# Misono Swedish Carbon Pairing Knives



## ThEoRy (Dec 24, 2013)

A couple of etched rehandles as gifts for family members.

First is for my sister in green box elder burl.












I'll post the other one once it is complete.


----------



## icanhaschzbrgr (Dec 24, 2013)

Nice one!


----------



## knyfeknerd (Dec 24, 2013)

Nice Rick!
I wish I was your sister!

Well, not really, but kinda............................


----------



## Nmko (Dec 24, 2013)

Very nice Rick! Love the mosaic pin:thumbsup:


----------



## scotchef38 (Dec 24, 2013)

Nice work!


----------



## jai (Dec 24, 2013)

****.... that's awesome rick getting good at this man


----------



## icanhaschzbrgr (Dec 24, 2013)

damn, the more I look at this sexy little misono the more I want to buy one and rehandle it similar to this.
Really nice job Rick, your sister will love it!


----------



## Mucho Bocho (Dec 24, 2013)

Slick. Rick!


----------



## Lefty (Dec 24, 2013)

Sex and sexy


----------



## ThEoRy (Dec 28, 2013)




----------



## jimbob (Dec 28, 2013)

DATASET EXCERPT
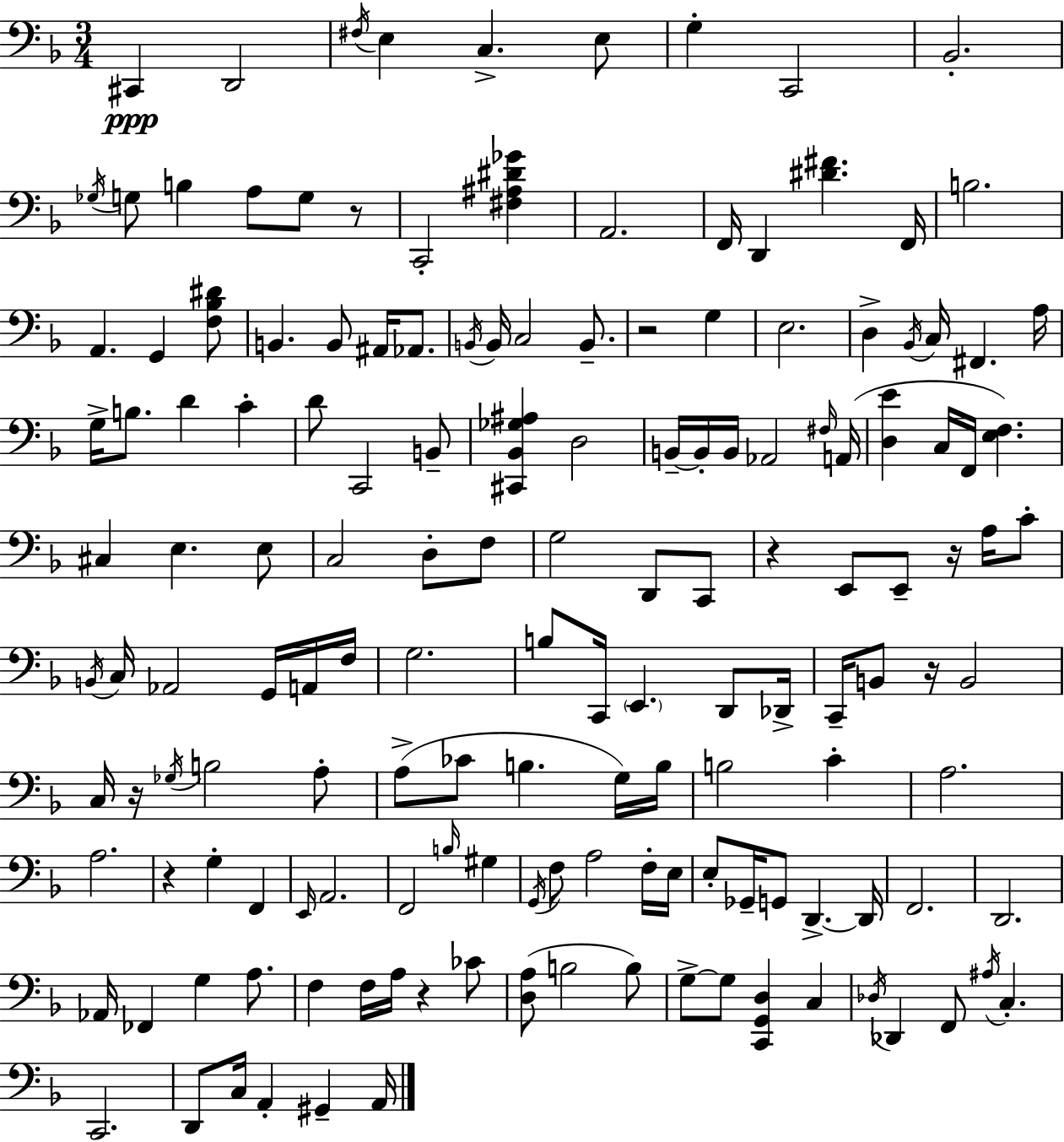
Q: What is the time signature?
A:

SET PROBLEM 1
Answer these questions using the knife thread:
(a) What wood was used for the handle of the knife meant for the sister?
(b) What feature of the knife does Nmko say they love?
(c) What does ThEoRy say will happen with the other knife?
SET PROBLEM 2
Write out the part of the knife thread starting at "## jai (Dec" and ending at "will love it!".

CORRECT ANSWER 1
(a) Green box elder burl.
(b) The mosaic pin.
(c) ThEoRy will post it once it is complete.

CORRECT ANSWER 2
## jai (Dec 24, 2013)

****.... that's awesome rick getting good at this man


----------



## icanhaschzbrgr (Dec 24, 2013)

damn, the more I look at this sexy little misono the more I want to buy one and rehandle it similar to this.
Really nice job Rick, your sister will love it!